● **YOUR TASK**: Only the pictures are to be omitted; everything else in the listing must be reproduced exactly.

*** GIVEN MATERIAL

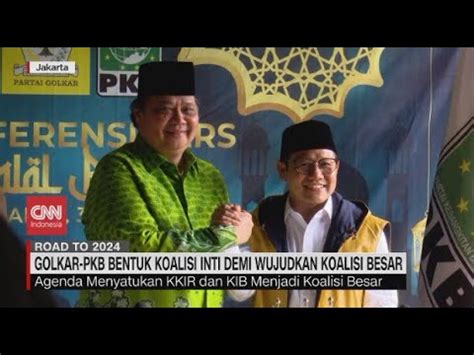 Golkar PKB Bentuk Koalisi Inti Demi Wujudkan Koalisi Besar YouTube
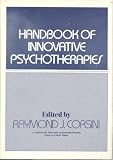 Handbook of Innovative Psychotherapies (Wiley Series on Personality Processes)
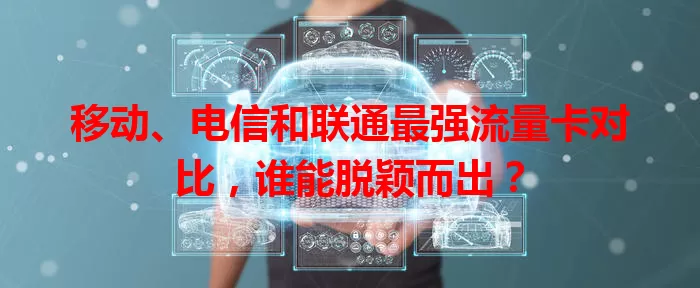 移动、电信和联通最强流量卡对比，谁能脱颖而出？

******

● **EXERCISE OUTPUT**:
 Golkar PKB Bentuk Koalisi Inti Demi Wujudkan Koalisi Besar YouTube
 Handbook of Innovative Psychotherapies (Wiley Series on Personality Processes)
 移动、电信和联通最强流量卡对比，谁能脱颖而出？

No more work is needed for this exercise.